Pagninus, Sanctes

, an Italian of great skill in Oriental languages and biblical learning, was born at Lucca in 1466, and afterwards became an ecclesiastic of the order of St. Dominic, and resided for the greater part of his life at Lyons. He was deeply and accurately skilled in the Latin, Greek, Hebrew, Chaldee, and Arabic tongues, but especially in the Hebrew. In the course of his studies he was led to conceive that the Vulgate translation of the Scriptures was either not by Jerome, or greatly corrupted; and he therefore undertook to make a new one, following Jerom only where he conceived that his version corresponded with the original. This design, so very soon after the restoration of letters, is calculated to give us a very high opinion of Pagninus’s courage and learning, and appeared in so favourable a light to pope Leo X. that he promised to furnish him with all necessary expences for completing the work; and he was likewise encouraged in his labours by the succeeding popes, Hadrian VI. and Clement VII. who licensed the printing of it. It appears, by a letter of Picus Mirandula to Pagninus, that he had spent twenty-five years upon this translation. It is the first modern translation of the Bible from the Hebrew text; and the Jews who read it affirmed, that it agreed entirely with the Hebrew, and was as faithful, and more exact than the ancient translations. The great fault of Pagninus was, that he adhered too closely and servilely to the original text; and this scrupulous attachment made his translation, says father Simon, “obscure, barbarous, and full of solecisms. He imagined, that, to make a faithful translation of the Scriptures, it was necessary to follow exactly the letter, according to the strictness of grammar. This, however, is quite contrary to his pretended exactness, because two languages seldom agree in their ways of | speaking; and therefore, instead of expressing the original in its proper purity, he defaces and robs it of its ornaments.” Father Simon, nevertheless, allows the great abilities and learning of Pagninus; and all the later commentators and translators of the Scriptures have agreed in giving him his just commendation. Huetius, though he seems to think father Simon’s criticism of him well grounded, yet makes no scruple to propose his manner as a model for all translators of the sacred books: “Scripture interpretandae rationibus utile nobis exemplar proposuit Sancius Pagninus.

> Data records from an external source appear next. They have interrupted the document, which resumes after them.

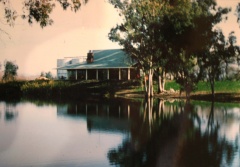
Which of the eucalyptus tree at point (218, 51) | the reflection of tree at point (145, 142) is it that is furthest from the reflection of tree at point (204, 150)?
the eucalyptus tree at point (218, 51)

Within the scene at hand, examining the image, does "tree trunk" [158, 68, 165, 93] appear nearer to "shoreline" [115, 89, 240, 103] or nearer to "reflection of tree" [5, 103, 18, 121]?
"shoreline" [115, 89, 240, 103]

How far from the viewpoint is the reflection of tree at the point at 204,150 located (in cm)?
1035

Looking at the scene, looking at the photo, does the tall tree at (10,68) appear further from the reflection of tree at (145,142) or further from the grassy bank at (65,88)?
the reflection of tree at (145,142)

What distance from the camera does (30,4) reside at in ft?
44.7

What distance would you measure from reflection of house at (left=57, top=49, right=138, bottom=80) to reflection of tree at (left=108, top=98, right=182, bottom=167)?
3471 centimetres

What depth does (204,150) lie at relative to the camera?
12.1 m

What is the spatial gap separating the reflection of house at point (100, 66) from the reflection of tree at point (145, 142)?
34705mm

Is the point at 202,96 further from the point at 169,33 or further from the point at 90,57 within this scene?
the point at 90,57

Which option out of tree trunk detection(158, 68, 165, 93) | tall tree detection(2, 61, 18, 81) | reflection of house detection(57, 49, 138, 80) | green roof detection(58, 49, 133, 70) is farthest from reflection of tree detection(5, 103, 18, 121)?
tall tree detection(2, 61, 18, 81)

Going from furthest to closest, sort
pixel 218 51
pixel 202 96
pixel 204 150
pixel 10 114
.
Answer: pixel 202 96 → pixel 218 51 → pixel 10 114 → pixel 204 150

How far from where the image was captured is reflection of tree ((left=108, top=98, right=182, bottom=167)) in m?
10.6

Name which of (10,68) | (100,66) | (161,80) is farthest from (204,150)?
(10,68)

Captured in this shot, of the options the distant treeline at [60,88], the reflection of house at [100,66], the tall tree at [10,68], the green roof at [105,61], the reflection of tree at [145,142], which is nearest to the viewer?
the reflection of tree at [145,142]

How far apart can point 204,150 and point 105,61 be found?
158 feet
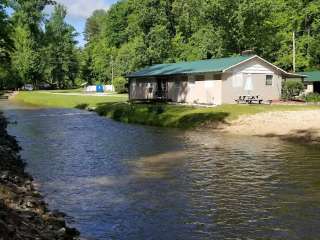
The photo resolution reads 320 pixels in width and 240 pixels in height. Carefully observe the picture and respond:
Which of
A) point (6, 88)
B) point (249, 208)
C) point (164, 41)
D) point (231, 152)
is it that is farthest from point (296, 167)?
point (6, 88)

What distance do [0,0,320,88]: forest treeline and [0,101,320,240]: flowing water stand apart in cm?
1340

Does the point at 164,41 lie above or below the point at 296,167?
above

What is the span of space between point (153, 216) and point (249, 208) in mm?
2810

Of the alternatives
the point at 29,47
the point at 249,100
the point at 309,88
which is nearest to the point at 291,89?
the point at 309,88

He afterwards translated the “New Testament” from the Greek, and dedicated it to pope Clement VII. It was printed with the former at Lyons in 1528. He was also the author of an “Hebrew Lexicon and an Hebrew Grammar; which Buxtorf, who calls him” Vir linguarum Orientalium peritissimus," made great use of in compiling his. He died in 1536, aged seventy. Saxius places his birth in 1471, and his death in 1541. Though he appears. to have lived and died a bigoted Catholic, Luther spoke of him, and his translations, in terms of the highest applause. 1

1 Moreri in Sanctes. Le Long Bibl. Sacra.